● **DIRECTIVE 1**: Retype the stretch of the post on the technical quality of a test from "The language demands" through "to be made.".
● **DIRECTIVE 2**: In the post on the technical quality of a test, what should the emphasis of the test reflect?

──────── PAGE ────────

The Technical Quality of a Test — Part 2

quality habit

In the previous post (below) we started looking at features that define the technical quality of a test.

     Source: http://www.k-state.edu/ksde/alp/resources/Handout-Module6.pdf

Criteria for establishing the technical quality of a test

  1. Cognitive complexity

The test questions will focus on appropriate intellectual activity ranging from simple recall of facts to problem solving, critical thinking, and reasoning.

Bloom’s Taxonomy*

  1. Content quality

The test questions will permit students to demonstrate their knowledge of challenging and important subject matter.  The emphasis of the test should be a reflection of the emphasis of the lecture.

  1. Meaningfulness

The test questions will be worth students’ time and students will recognize and understand their value.

  1. Language appropriateness

The language demands will be clear and appropriate to the assessment tasks and to students.  It should reflect the language used in the classroom.  Test items should be stated in simple, clear language, free of nonfunctional material and extraneous clues, and free of race, ethnic, and sex bias.

  1. Transfer and generalizability

Successful performance on the test will allow valid generalizations about achievement to be made.

  1. Fairness

Student performance will be measured in a way that does not give advantage to factors irrelevant to school learning:  scoring schemes will be similarly equitable.

──────── DATA EXCERPT ────────

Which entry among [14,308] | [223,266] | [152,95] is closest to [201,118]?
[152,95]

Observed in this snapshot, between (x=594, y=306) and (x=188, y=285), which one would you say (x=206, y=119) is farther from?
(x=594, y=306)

────────

● **EXERCISE ANSWER 1**:
The language demands will be clear and appropriate to the assessment tasks and to students.  It should reflect the language used in the classroom.  Test items should be stated in simple, clear language, free of nonfunctional material and extraneous clues, and free of race, ethnic, and sex bias.

  1. Transfer and generalizability

Successful performance on the test will allow valid generalizations about achievement to be made.

● **EXERCISE ANSWER 2**: The emphasis of the lecture.